収量を増やすには、田んぼを耕して、肥料をやって・・・
というのは、余りにも古来からの常識ではなかったか。
筆者は、手がかからず収量があってお金もかからない農法を
追求していった結果、
「田んぼは耕さないほうがいい」
という驚くべき事を発見した。
もちろん、何もしない方がいいというような不思議話では
ない。宗教でもない。
冷害で強かった田んぼの調査、オーストラリアに入植した
日系人の栽培の調査、雑草が生えない田んぼの調査、
そんな積み重ねで、発見されたものだ。
筆者が提唱する「不耕起栽培」というのは、稲刈り後、
すぐに米ぬかをまいて田んぼに水をはっておく「冬期湛水」
というのと、低温で2ヶ月かけて育成した苗を植える
「不耕起移植栽培」の組み合わせである。

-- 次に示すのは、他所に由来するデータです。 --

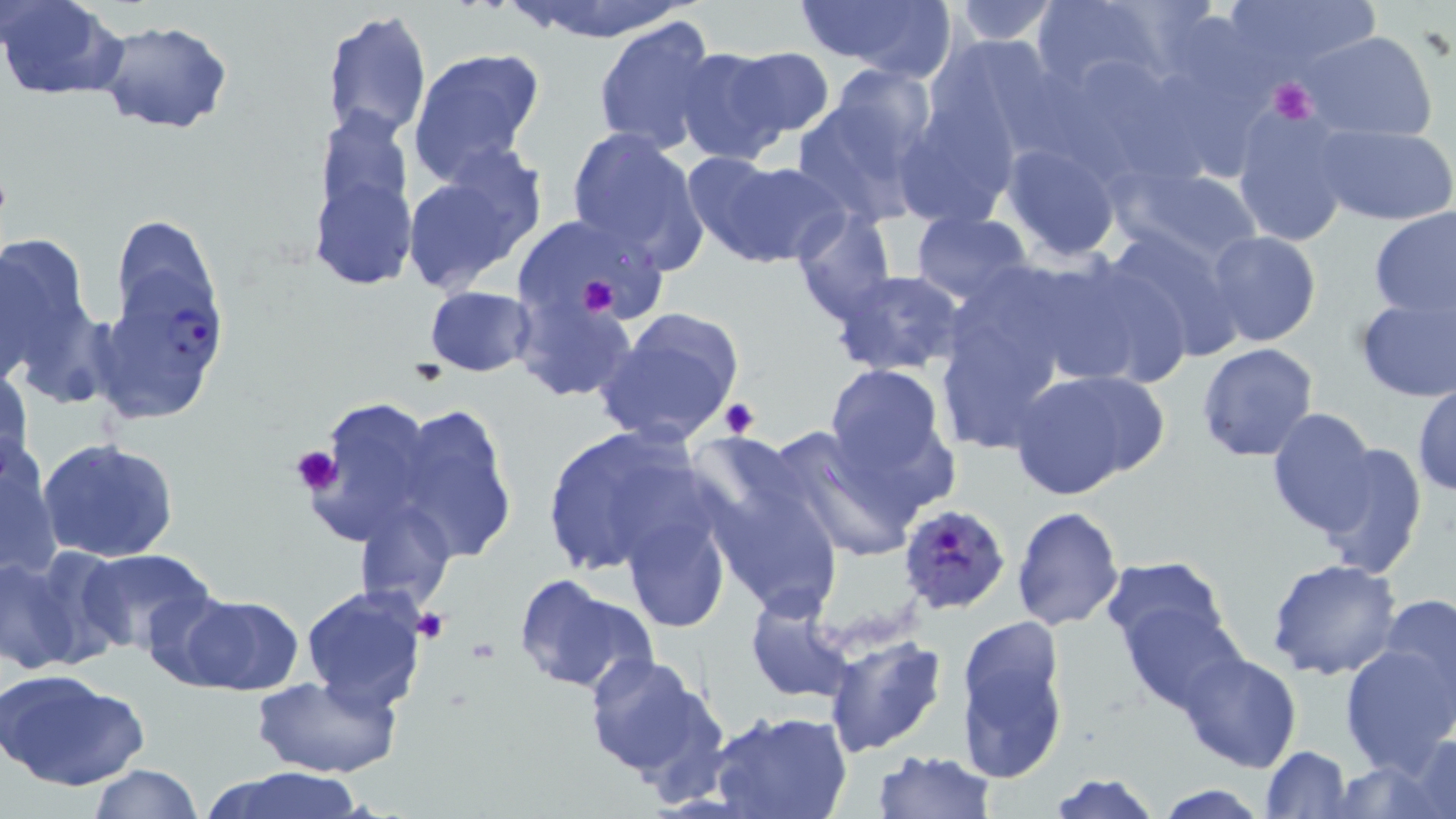
Approximate bounding boxes as [x1, y1, x2, y2] in pixels.
Uninfected red blood cells: [0, 0, 129, 101], [508, 0, 700, 44], [796, 0, 958, 81], [949, 0, 1060, 47], [1030, 0, 1172, 95], [1219, 0, 1384, 79], [323, 9, 432, 142], [592, 16, 721, 159], [97, 21, 233, 134], [1304, 31, 1438, 142], [924, 33, 1063, 157], [406, 47, 546, 185], [728, 47, 833, 138], [674, 48, 794, 165], [1040, 51, 1206, 183], [824, 66, 937, 166], [792, 91, 933, 227], [892, 101, 1018, 230], [313, 106, 414, 244], [1230, 106, 1354, 246], [1318, 124, 1456, 226], [565, 126, 707, 271], [1001, 141, 1123, 263], [400, 149, 547, 297], [689, 155, 847, 269], [1123, 164, 1264, 265], [312, 173, 416, 291], [1368, 207, 1455, 320], [790, 209, 896, 324], [910, 210, 1035, 305], [1101, 225, 1244, 363], [0, 230, 103, 398], [1204, 230, 1321, 348], [1032, 254, 1196, 391], [828, 270, 971, 378], [937, 273, 1079, 414], [424, 287, 536, 376], [1355, 292, 1456, 403], [511, 294, 635, 403], [595, 307, 746, 446], [98, 326, 209, 426], [1196, 340, 1321, 462], [823, 363, 953, 494], [1, 368, 31, 480], [1008, 370, 1161, 502], [1412, 382, 1456, 496], [304, 396, 438, 551], [393, 401, 518, 564], [1266, 408, 1382, 538], [537, 423, 717, 581], [776, 423, 937, 559], [38, 439, 179, 564], [1313, 441, 1430, 576], [0, 442, 63, 581], [695, 453, 845, 618], [356, 501, 454, 610], [1010, 506, 1125, 630], [623, 509, 733, 635], [75, 548, 222, 659], [1099, 555, 1232, 661], [1266, 557, 1403, 681], [0, 558, 83, 675], [513, 573, 659, 696], [300, 586, 429, 713], [1377, 591, 1456, 720], [173, 593, 305, 697], [745, 594, 856, 704], [1121, 604, 1248, 715], [953, 617, 1072, 781], [823, 635, 948, 758], [1339, 640, 1455, 776], [582, 649, 727, 790], [1177, 649, 1303, 771], [0, 668, 149, 791], [252, 674, 401, 779], [709, 711, 851, 819], [1404, 730, 1456, 816], [1260, 746, 1352, 818], [872, 748, 996, 819], [1326, 759, 1451, 817], [89, 764, 203, 819], [206, 766, 366, 819], [1047, 773, 1164, 819], [1152, 784, 1270, 818].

筆者は、この
ために深植えできる専用の田植機まで開発している。
「冬期湛水」すると、田んぼの中にイトミミズが大量に
育つ。それが、地味を豊かにし、雑草の発生を抑制する。
また上記した苗の育て方をすると、強い苗ができる。
こうすると、田んぼを耕す必要がない。それでいて、
雑草に強く、収量も豊かで、味の良いコメができる。
雑草に強いから、農薬も要らない。地味がいいから、
肥料がいらない。
結果として、普通の自然農法より、さらにいい「究極の
田んぼ」ができるということなのである。
稲作の常識を非凡に打ち破り、なおかつ持続可能な
古くて新しい農業。是非いちど読んでおきたい本である。